I will start by saying that
everyone has had different experiences,
As much as I rearrange the hard-scape and do water changes, I'd think my tanks would be a MESS with soil in them.
but in my soil-capped-with-gravel (or sand) experience, as long as you 'plant it and forget it' and don't rearrange things much, it works out fine. Water changes are no big-deal, but you can't do a normal 'gravel vacuum' like you can without soil. The mulm buildup is no big deal and helps the plants, as long as its not excessive.
That's got to wreak havoc on your impellers and filtration too. Dirt is mostly ultra-fine rocks/sand (super abrasive).
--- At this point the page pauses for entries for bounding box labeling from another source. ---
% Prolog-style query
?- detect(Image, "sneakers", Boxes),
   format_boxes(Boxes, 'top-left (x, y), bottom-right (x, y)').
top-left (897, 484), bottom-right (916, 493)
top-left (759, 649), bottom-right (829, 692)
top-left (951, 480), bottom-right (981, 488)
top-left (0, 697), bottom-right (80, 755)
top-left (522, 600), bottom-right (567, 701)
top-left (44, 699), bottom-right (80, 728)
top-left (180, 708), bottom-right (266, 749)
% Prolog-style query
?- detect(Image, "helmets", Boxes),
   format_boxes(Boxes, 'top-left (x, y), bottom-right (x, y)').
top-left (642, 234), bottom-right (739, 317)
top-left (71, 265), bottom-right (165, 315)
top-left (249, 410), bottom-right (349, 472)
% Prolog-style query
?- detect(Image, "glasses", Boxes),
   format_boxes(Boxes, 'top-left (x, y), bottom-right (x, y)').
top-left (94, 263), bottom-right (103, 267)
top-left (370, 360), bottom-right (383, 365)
I've only used sponge filters driven by submerged powerheads in my soil-based aquariums. HOB type filters can work (just not worth the hassle of the CO2 they offgas, so I don't use them), and as long as you don't stir things up, should not be a problem for impellers. I've never had an impeller fail on one of the submerged powerheads. When I do water changes, I take them out and rinse them in the change water, using a Q-Tip to get into all the small places between the blades.
I also don't get how the two separate substrates will stay put.
As long as you don't do aggressive gravel vacuums, or have fish that dig, they stay seperated just fine.
I don't think soil is worth the hassle, personally. I've kept planted tanks for 20+ years (before that, marine tanks). I've kept 3 soil-capped-with-gravel and 1 capped with sand, from between 2 and 6 years. Sand was easier to me, between the two. But my preference, by far, is simple gravel for plants. I like to rearrange things, grow fast-growing stem plants (that I give away or trade at the LFS), etc. When you pull up a crypt that, just a few wks later, has put out 5 miles (ok, that is an exageration!) of roots in the soil, its a mess trying to pull it up to give/trade.